TRECHO DO DOCUMENTO ▸
+++
John Stott, o Aniversariante (90 Anos)!
Sete e meia da manhã (onze e meia no Reino Unido), e faço uma ligação internacional. Uma voz feminina atende do outro lado. Pergunto: “Colégio de St. Barnabás?” (o antigo nome é mantido, mas hoje é uma casa de ministros idosos da Igreja da Inglaterra) e a resposta: “Sim, aqui é o quarto do Rev. John Stott, eu sou uma das suas sobrinhas”. Eu me identifico, pelo país, nome e título, e ela passa o telefone para o aniversariante. A mesma gentileza e a mesma lucidez, mas com uma voz visivelmente debilitada. Eu o saúdo em nome da nossa Diocese e dos seus amigos no Brasil, e lhe digo que estou naquele momento com um exemplar do seu último livro O Discípulo Radical nas mãos, saído recentemente do prelo pela Editora Ultimato. Stott expressa a sua satisfação pelo telefonema e me pergunta se ainda estou morando no mesmo lugar (faço 30 anos da casa e de Olinda no próximo 1º de maio), e eu digo que sim, na mesma casa em que ele almoçou quando da sua última vinda ao Brasil, em 1989. Falo rapidamente sobre a situação de resistência de nossa Diocese diante da Província anglicana liberal do Brasil (IEAB), e mais uma vez expresso gratidão, e faço votos de saúde e de bênção nessa data e no futuro. Ao final não pude deixar de ser tomado pela emoção. Não pude conter as lágrimas.
+++
DADOS FORNECIDOS ▸

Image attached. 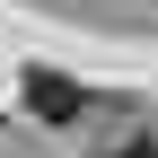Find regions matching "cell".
Segmentation results:
<instances>
[{
	"mask_svg": "<svg viewBox=\"0 0 158 158\" xmlns=\"http://www.w3.org/2000/svg\"><path fill=\"white\" fill-rule=\"evenodd\" d=\"M106 158H158V141H149V132H132V141H114Z\"/></svg>",
	"mask_w": 158,
	"mask_h": 158,
	"instance_id": "7a4b0ae2",
	"label": "cell"
},
{
	"mask_svg": "<svg viewBox=\"0 0 158 158\" xmlns=\"http://www.w3.org/2000/svg\"><path fill=\"white\" fill-rule=\"evenodd\" d=\"M18 106H27L35 123H79V114H88V88H79L70 70H53V62H27L18 70Z\"/></svg>",
	"mask_w": 158,
	"mask_h": 158,
	"instance_id": "6da1fadb",
	"label": "cell"
}]
</instances>
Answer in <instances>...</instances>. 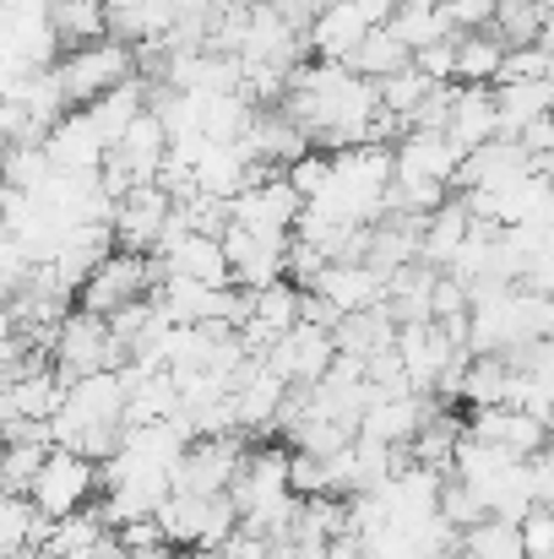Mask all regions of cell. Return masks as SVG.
+++
ENUNCIADO ▸ Segundo o trecho do documento, em que ano foi a última vinda de John Stott ao Brasil?

RESULTADO DO EXERCÍCIO ▸ Em 1989.